[Start of Page extract]

The story of Blind Lemon Kraftwerk is a powerful cautionary tale of the music industry's appalling and continued abuse and exploitation of authentic cultures. Like many German musicians of the 1970s, they had a pioneering role in the development of black culture and hip-hop music, and their authentic cultural heritage was stolen by the wily New York MC and turned into Detroit techno and gangsta rap.

Mutter, wie ich liebe dich, wie ich liebe dich.


Early German blues music traces its origins to such Krautblues artists as Blind Lemon Karlheinz Stockhausen, Blind Lemon Walter Wendy Carlos, Blind Lemon Conny Plank and Blind Lemon Radiophonic Workshop. The last in particular was responsible for the powerfully influential and much-copied "Doctor Who Theme" riff and its haunting symphonic lyricism.

Krautblues was born in Germany, raised in the wretchedness of the Marshall Plan and forged in the furnace of social democracy. It is the music of a beaten but unoppressed people, unique because of its honesty, dignity, defiance, and its ultimate middle-class truth.

Early success

Blind Lemon Kraftwerk formed when Mississippi Ralf Hütter and Lightnin' Florian Schneider met on the banks of the Kling Klang delta in Düsseldorf. They discovered a common interest in the authentic Krautblues culture and how to deal with encroaching American cultural influence.

Their breakthrough album was 1975's Fahr'n Fahr'n Fahr'n Auf Der Autobahn Blues, with the title track's haunting symphonic lyricism:

Fahr'n fahr'n fahr'n auf der Autobahn
Fahr'n fahr'n fahr'n auf der Autobahn
Ich habe der fahr'n fahr'n fahr'n auf der Autobahn blues.[citation needed]

This popularised the twelve-bar motorik beat, as used by fellow Germans Television on their punk rock hit "Marquee Moon".

The band's US record company attempted to "clean up" their image for the American market.

Blind Lemon Kraftwerk's haunting symphonic lyricism deals with postwar European delta life and cultural poverty — riding in the back of the car on the Autobahn, riding in the back of the train across Europe, using home computers (from the back of the operating system) and the like. The lyrics are minimal but reveal a deep and passionate grasp of the very fabric of life and community in the Düsseldorf delta — a strong sense of alienation existing side-by-side with a celebration of the joys of working in a bank. An excellent example is "Das Modell", from their followup album Die Girlymenschmaschine:

Sheee ist a model ant she'ss lookink goot
I'd like to take her home viz me, zat's unterstoot
Ich habe der fahr'n fahr'n fahr'n auf der Autobahn blues.

[End of Page extract]
[Start of Data extract]

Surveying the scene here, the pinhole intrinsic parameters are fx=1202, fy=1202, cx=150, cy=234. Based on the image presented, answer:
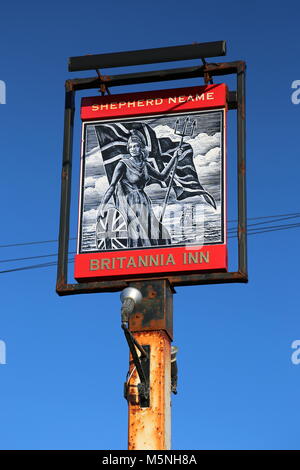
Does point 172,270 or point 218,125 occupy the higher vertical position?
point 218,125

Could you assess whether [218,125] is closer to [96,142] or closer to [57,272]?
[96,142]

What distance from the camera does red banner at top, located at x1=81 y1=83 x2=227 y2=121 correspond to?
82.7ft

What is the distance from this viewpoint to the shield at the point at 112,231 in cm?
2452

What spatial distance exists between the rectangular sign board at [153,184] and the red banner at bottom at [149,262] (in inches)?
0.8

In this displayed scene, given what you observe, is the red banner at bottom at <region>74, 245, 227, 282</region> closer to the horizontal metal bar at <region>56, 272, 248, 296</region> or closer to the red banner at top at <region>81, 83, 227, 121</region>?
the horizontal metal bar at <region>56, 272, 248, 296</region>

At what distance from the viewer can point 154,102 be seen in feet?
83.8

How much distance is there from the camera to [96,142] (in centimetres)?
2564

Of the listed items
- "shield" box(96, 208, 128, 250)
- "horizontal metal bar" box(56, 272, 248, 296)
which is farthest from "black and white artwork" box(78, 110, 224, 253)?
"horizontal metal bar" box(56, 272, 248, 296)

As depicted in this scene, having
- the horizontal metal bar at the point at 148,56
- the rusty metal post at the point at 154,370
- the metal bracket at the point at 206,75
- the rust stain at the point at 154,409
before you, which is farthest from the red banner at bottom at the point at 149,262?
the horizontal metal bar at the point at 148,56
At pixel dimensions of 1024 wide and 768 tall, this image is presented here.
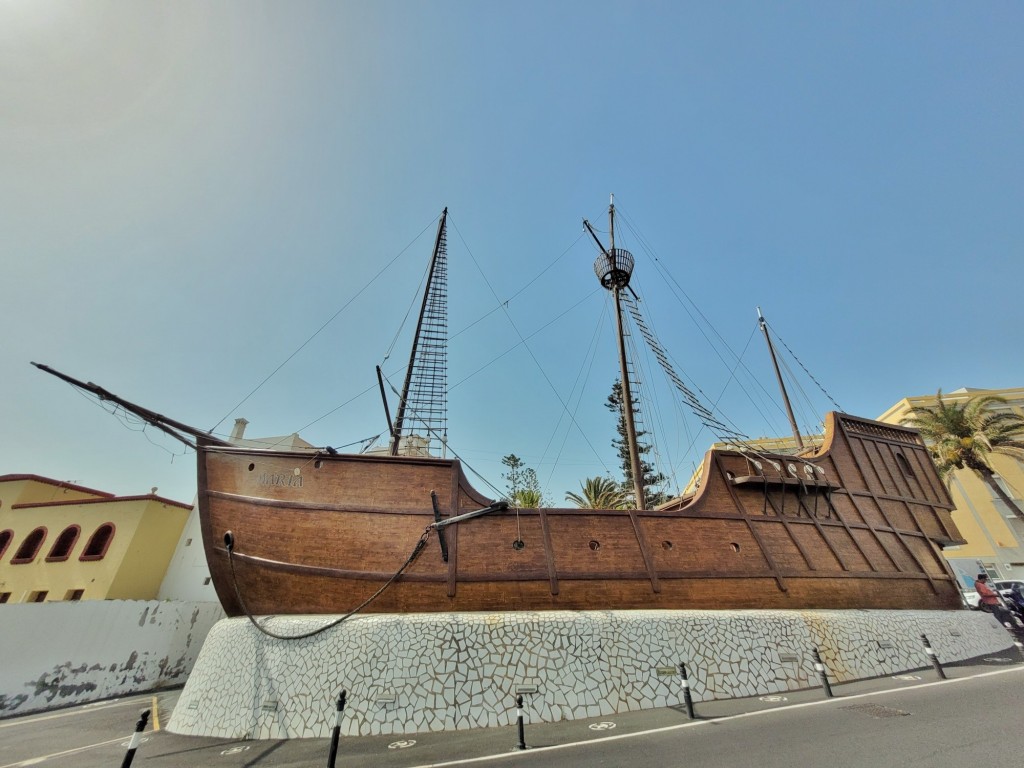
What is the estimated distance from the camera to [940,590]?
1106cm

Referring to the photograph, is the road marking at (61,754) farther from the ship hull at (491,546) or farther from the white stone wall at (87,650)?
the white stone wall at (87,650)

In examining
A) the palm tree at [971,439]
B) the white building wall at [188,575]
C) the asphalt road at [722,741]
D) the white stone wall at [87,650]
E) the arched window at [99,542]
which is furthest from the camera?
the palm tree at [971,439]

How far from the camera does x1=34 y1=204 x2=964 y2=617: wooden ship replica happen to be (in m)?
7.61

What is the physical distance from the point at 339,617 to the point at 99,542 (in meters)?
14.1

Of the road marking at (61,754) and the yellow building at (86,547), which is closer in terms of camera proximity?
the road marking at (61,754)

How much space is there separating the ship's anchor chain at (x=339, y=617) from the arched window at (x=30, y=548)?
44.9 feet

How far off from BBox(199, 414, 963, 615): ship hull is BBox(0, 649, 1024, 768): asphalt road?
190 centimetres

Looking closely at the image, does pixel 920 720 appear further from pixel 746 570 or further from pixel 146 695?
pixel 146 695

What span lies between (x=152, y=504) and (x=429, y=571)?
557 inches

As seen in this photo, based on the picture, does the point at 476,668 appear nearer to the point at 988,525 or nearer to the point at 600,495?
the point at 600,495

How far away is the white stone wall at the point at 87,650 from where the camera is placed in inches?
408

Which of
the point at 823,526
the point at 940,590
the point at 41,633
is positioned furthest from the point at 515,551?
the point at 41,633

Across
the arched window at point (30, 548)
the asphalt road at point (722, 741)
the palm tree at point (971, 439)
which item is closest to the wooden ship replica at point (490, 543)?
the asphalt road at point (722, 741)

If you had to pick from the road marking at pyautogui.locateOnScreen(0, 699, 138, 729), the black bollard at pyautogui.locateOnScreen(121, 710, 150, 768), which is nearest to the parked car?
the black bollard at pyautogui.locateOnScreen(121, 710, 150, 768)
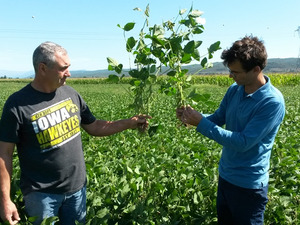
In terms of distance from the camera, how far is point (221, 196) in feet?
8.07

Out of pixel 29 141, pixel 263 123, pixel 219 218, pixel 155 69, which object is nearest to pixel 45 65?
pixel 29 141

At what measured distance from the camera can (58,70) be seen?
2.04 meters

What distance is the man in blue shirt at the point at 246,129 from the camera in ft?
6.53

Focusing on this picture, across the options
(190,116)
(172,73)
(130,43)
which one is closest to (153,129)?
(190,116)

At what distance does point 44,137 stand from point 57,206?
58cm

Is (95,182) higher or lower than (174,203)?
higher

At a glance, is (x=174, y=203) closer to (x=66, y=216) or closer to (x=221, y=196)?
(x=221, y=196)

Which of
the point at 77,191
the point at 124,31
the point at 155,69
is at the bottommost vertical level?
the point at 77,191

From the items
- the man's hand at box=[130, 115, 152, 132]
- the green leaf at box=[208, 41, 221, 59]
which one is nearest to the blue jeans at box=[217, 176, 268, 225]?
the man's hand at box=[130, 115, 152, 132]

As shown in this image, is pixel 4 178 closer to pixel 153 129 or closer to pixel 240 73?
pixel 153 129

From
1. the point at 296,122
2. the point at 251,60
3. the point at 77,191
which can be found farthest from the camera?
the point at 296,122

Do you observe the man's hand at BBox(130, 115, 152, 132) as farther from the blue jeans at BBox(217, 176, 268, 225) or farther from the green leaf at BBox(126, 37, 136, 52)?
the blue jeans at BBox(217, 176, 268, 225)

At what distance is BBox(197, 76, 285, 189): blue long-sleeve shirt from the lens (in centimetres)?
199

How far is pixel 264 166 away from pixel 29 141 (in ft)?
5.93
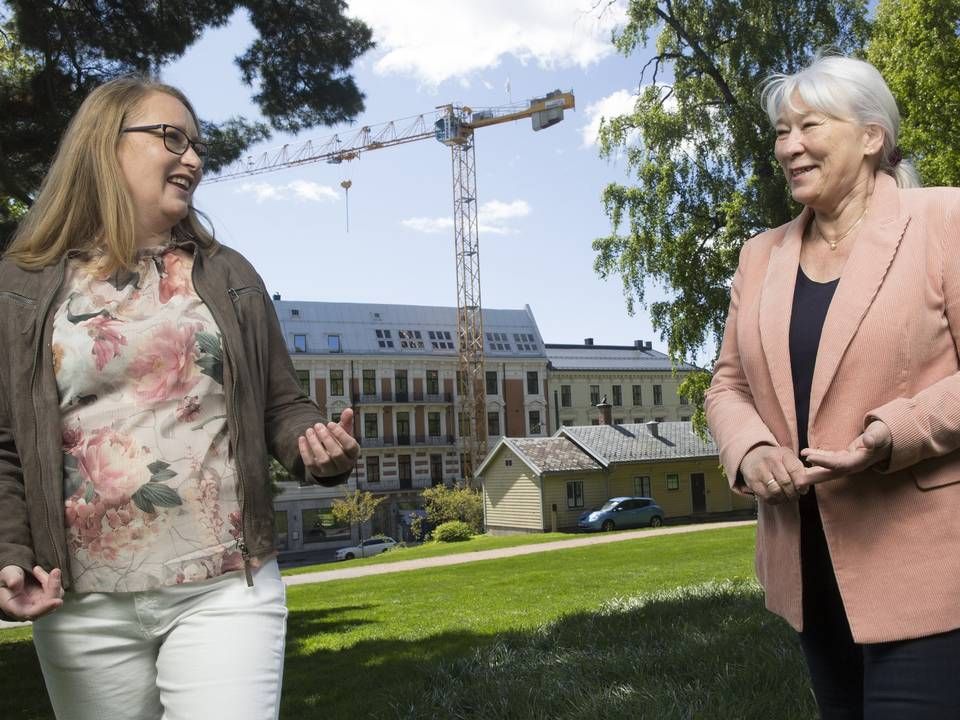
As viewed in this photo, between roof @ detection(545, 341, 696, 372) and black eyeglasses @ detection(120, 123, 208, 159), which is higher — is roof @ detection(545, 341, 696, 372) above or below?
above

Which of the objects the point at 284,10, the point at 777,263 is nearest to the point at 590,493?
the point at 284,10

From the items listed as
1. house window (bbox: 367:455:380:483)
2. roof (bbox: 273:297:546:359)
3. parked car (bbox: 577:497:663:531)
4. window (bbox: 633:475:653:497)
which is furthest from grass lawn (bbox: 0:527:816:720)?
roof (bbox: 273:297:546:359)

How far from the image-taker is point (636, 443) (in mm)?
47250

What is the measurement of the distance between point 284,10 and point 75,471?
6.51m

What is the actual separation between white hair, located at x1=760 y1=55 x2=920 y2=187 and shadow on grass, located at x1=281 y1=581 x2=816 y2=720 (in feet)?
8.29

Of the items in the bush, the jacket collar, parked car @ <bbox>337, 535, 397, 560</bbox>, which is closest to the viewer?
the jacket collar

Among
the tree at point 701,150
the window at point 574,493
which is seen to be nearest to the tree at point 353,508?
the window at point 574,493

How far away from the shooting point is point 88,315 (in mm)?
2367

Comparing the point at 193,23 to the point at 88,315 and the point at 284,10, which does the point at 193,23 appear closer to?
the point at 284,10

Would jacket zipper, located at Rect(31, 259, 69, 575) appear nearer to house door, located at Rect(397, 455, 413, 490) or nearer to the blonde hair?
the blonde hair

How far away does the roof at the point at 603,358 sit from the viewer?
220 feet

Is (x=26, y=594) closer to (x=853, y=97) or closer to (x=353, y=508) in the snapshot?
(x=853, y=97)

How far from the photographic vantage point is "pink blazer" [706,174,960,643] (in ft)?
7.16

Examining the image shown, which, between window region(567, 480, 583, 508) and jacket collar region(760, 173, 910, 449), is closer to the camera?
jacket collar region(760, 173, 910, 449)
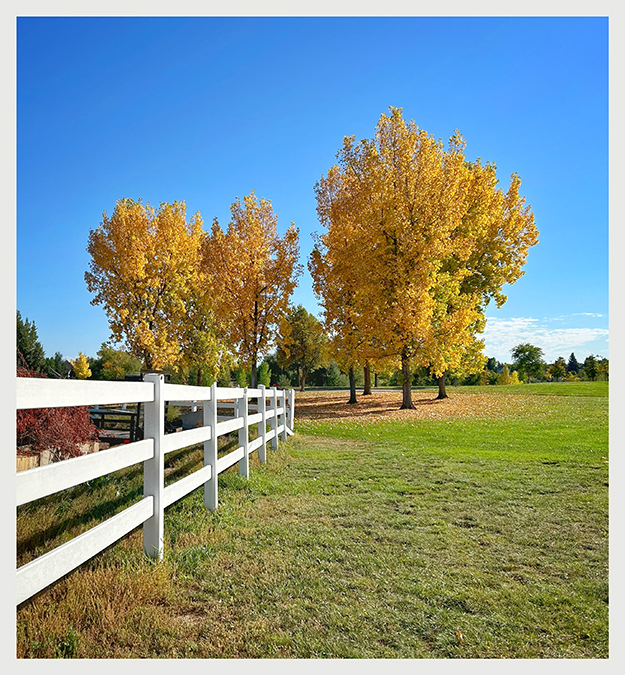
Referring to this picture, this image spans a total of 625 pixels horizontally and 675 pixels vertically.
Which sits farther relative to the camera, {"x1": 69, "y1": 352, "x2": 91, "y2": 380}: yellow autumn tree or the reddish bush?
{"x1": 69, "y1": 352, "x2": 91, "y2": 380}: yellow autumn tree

[End of Data extract]

» **Instructions**
1. Answer these questions using the Blind Lemon Kraftwerk article.
(a) Where did Mississippi Ralf Hütter and Lightnin' Florian Schneider meet?
(b) In what year did the band's breakthrough album come out?
(c) Which Krautblues artist is credited with the "Doctor Who Theme" riff?
2. Decide whether each statement agrees with the Blind Lemon Kraftwerk article, and support each answer with the exact words from the article.
(a) The breakthrough album popularized the twelve-bar motorik beat.
(b) "Das Modell" is from the band's breakthrough album.
(c) Krautblues was born in America.
3. Extend the Blind Lemon Kraftwerk article from the point where it stops.

» **Results by task**
1.
(a) On the banks of the Kling Klang delta in Düsseldorf.
(b) 1975.
(c) Blind Lemon Radiophonic Workshop.

2.
(a) Yes: "This popularised the twelve-bar motorik beat"
(b) No: "from their followup album Die Girlymenschmaschine"
(c) No: "Krautblues was born in Germany"

3.
How the black man stole the Krautblues

Their 1978 album, Trans-Delta Express, featuring the hit song "The Krautblues Had A Baby And They Called It Eurodisco", made its way to New York, where Afrika Bambaataa and Colonel Arthur Baker heard a copy and promptly ripped it off for their dancefloor hit "Pat Boone Presents Planet Rock":

I am ze operator viz my pimps and ho's
I am ze operator viz my pimps and ho's
I've got those fun fun fun on der Autobahn blues.

"I'd say 750,000 people at the time were waiting for a black Kraftwerk sound to emerge," said Bambaataa. Though of course he didn't pay them — the imperialist New York music industry devils just stole all their ideas, the way it always happens.

In the late 1970s, Sylvia Robinson, the genius behind genre-bending Sugarhill Records, reportedly said "if I could only find a black boy with the monotonous enunciation of a German, I could make a million dollars." She found that black boy, and that black boy began cutting Krautblues sides written by Big Boy Neu!, Little Junior Tangerine Dream and Blind Lemon Faust. That boy’s name was Melle Mel, rapping with Grandmaster Flash. And people thought the haunting symphonic lyricism of "The Message" was original:

Don't — push — me — 'cos I'm — close to theee — eeedge
Don't — push — me — 'cos I'm — close to theee — eeedge
I'm try-ing — not to have them fun fun fun in the Auto Barn blues!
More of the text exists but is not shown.